**Reading text**
◆ ◆ ◆

= Kenworth Moffett =

Kenworth W. Moffett (1934 – June 21, 2016) was an American art curator, museum director and author.

== Career==
Moffett was born in East Orange, New Jersey and took a degree in art history at Columbia University, where he studied with Meyer Schapiro and Philip Pouncey, and graduated in 1960. He then pursued graduate work at Harvard University, earning a Ph.D. in 1968. His dissertation on German art critic Julius Meier-Graefe served as the foundation for his first book, Meier-Graefe as Art Critic (1973). A champion of Color Field painting, he wrote critical essays and reviews for major art periodicals including Artforum and Art International throughout the late '60s and 1970s. From 1968 to 1979, Moffett was a full professor of art history at Wellesley College.

In 1971, he was made founding curator of twentieth-century art at the Boston Museum of Fine Arts, where he organized exhibitions of sculptor Anthony Caro, painters Jules Olitski, Barnett Newman, Friedel Dzubas, and the first museum show of the realist Albert York. Moffett co-authored a monograph on Fairfield Porter, A Realist Painter in the Age of Abstraction with John Ashbery, among others, to accompany the 1983 Porter retrospective. In 1981, Moffett and colleague Theodore E. Stebbins, Jr., organized the first show of American art to travel to China following the Cultural Revolution. During his 13 years at the Boston Museum of Fine Arts, he oversaw the bequest of 26 paintings by Morris Louis, as well as acquisitions of over one hundred artworks, including paintings by Picasso, Matisse, Miró, Hans Hofmann, Jackson Pollock, and Helen Frankenthaler.

◆ ◆ ◆

Copy the passage of the Kenworth Moffett biography between "Kenworth W. Moffett" and "at Wellesley College.", inclusive, word for word. The listing that comes next is separate material with no connection to the biography.

**Dataset section**
◆ ◆ ◆

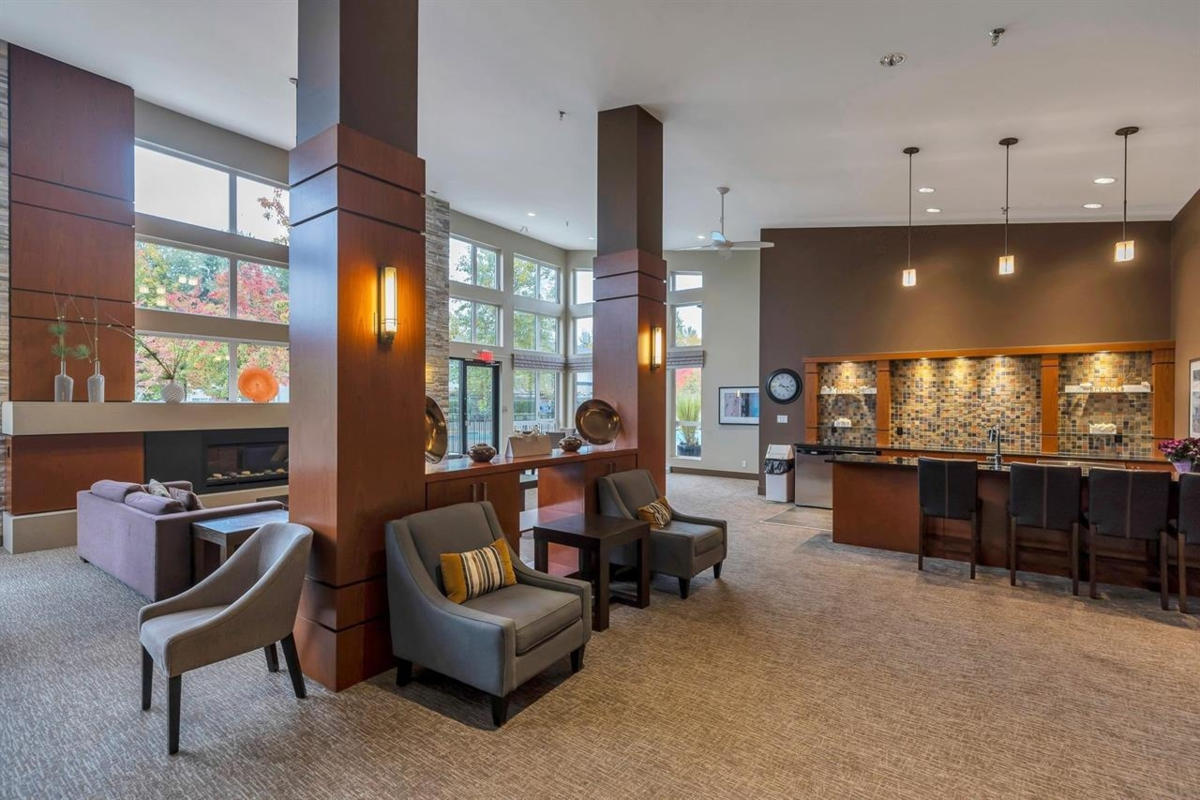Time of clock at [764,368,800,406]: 3:22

◆ ◆ ◆

**Exercise solution**
Kenworth W. Moffett (1934 – June 21, 2016) was an American art curator, museum director and author.

== Career==
Moffett was born in East Orange, New Jersey and took a degree in art history at Columbia University, where he studied with Meyer Schapiro and Philip Pouncey, and graduated in 1960. He then pursued graduate work at Harvard University, earning a Ph.D. in 1968. His dissertation on German art critic Julius Meier-Graefe served as the foundation for his first book, Meier-Graefe as Art Critic (1973). A champion of Color Field painting, he wrote critical essays and reviews for major art periodicals including Artforum and Art International throughout the late '60s and 1970s. From 1968 to 1979, Moffett was a full professor of art history at Wellesley College.